__WORK TO BE COMPLETED__
This exercise calls for duplicating every entry below exactly, without the images.

[Entries taken from a collection]

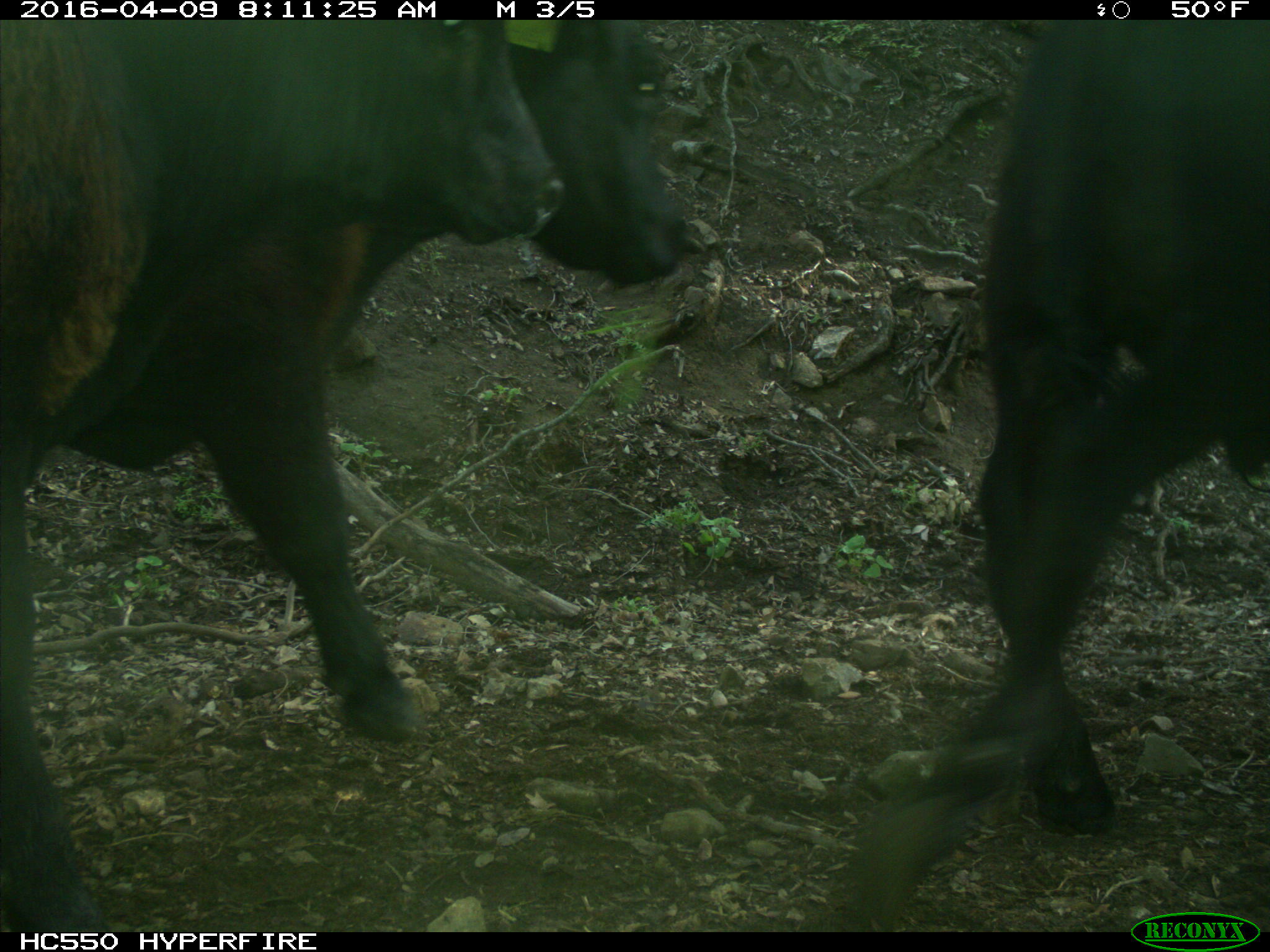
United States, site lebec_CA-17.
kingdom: Animalia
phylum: Chordata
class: Mammalia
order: Artiodactyla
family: Bovidae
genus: Bos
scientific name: Bos taurus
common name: domestic cow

__OUTPUT FOR THIS EXERCISE__
United States, site lebec_CA-17.
kingdom: Animalia
phylum: Chordata
class: Mammalia
order: Artiodactyla
family: Bovidae
genus: Bos
scientific name: Bos taurus
common name: domestic cow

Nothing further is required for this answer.